DCDC is organized around water and other environmental resource decisions in a complex, dynamic urban system. The DCDC research plan is conceptualized in terms of a decision process that links interdisciplinary research projects in a broader effort to inform urban decision makers about the evolving challenges of coping with a changing climate.
DCDC’s conceptual approach is illustrated in the diagram: the uncertainties of climate change affect individual and societal alternatives (adaptation decisions), but function through an urban system with economic feedbacks and distributional (social and spatial) consequences.
Points of focus for our interdisciplinary research agenda are: 1) climatic uncertainties, 2) outcomes (economic feedbacks, urban system dynamics, and distribution effects), and 3) adaptation decisions. Activities cutting across these themes are simulation modeling and boundary studies.

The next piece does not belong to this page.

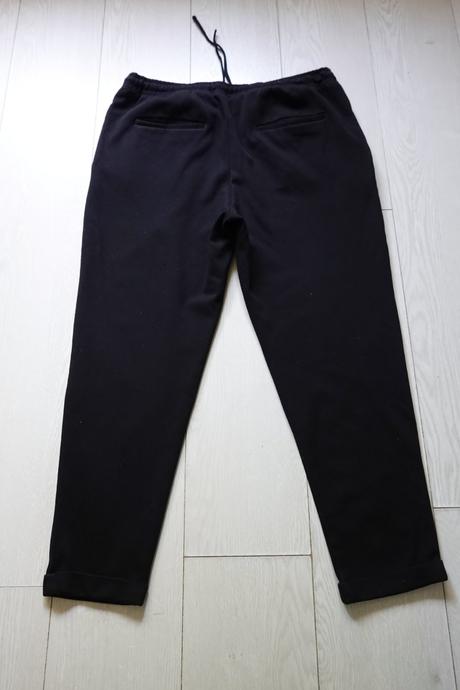Pohodlné pánske nohavice zara, zara,xl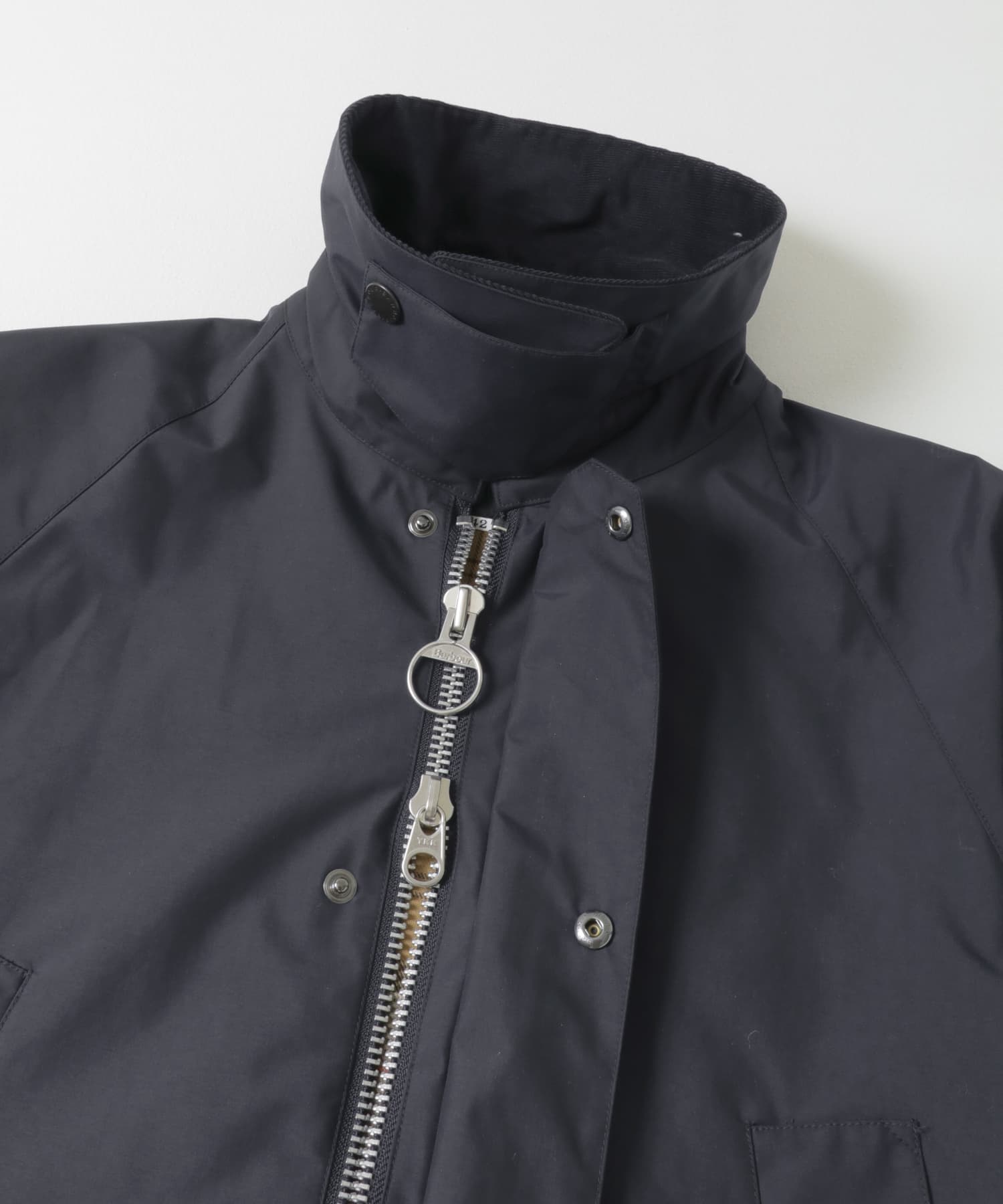 『別注』Barbour / URBS　OS BEDALE H-13 NAVY 38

Center research advances fundamental knowledge within disciplines while also striving for integration, synthesis and transformational new transdisciplinary knowledge.
Prior DCDC research identified and addressed the major Climatic Uncertainties facing Phoenix, including inter-annual drought, climate change, and the urban heat island and explored the sensitivity of urban water demand to variations in climate. DCDC I research also documented the increasing uncertainties associated with climate model results. In DCDC II, we are refining climate and hydrological models to represent the physical characteristics and hydraulic dynamics of our watersheds. We will determine the key areas that generate our water supply (what happens if land use/cover changes), the importance of precipitation intensity (what happens to extremes under future climate change), the importance of snow versus rain (what happens to precipitation types under future climate change and what are the impacts on water supply), and the potential effects of changing land-use conditions with wildfires, urban development, and agricultural policies.
Adaptation decisions involve choices at the individual and societal levels in response to climatic uncertainties. These often uncoordinated adaptations of individuals aggregate into changes in social, economic, and environmental conditions that prompt institutional responses that can function to the detriment of regional adaptation. DCDC II will advance fundamental knowledge about adaptation decisions under uncertainty from three perspectives: decision analysis, decision processes, and institutional roles in decision making.Adaptation decisions affect urban systems by making them more or less resilient, distributing risk, and altering the trajectory of the economy. Adaptation decisions thus can be studied in terms of their impacts on economic feedbacks and urban-systems and the spatial distribution of the effects.
Adaptation decisions have outcomes in terms of economic feedbacks, urban-system impacts and distributional effects.
- Environmental Economics: Water Demand Research
- Urban Systems Dynamics
- Distributional Effects: Vulnerability, Resilience and Risk
Cutting across DCDC’s study of societal alternatives, outcomes, and uncertainties are boundary studies and simulation modeling.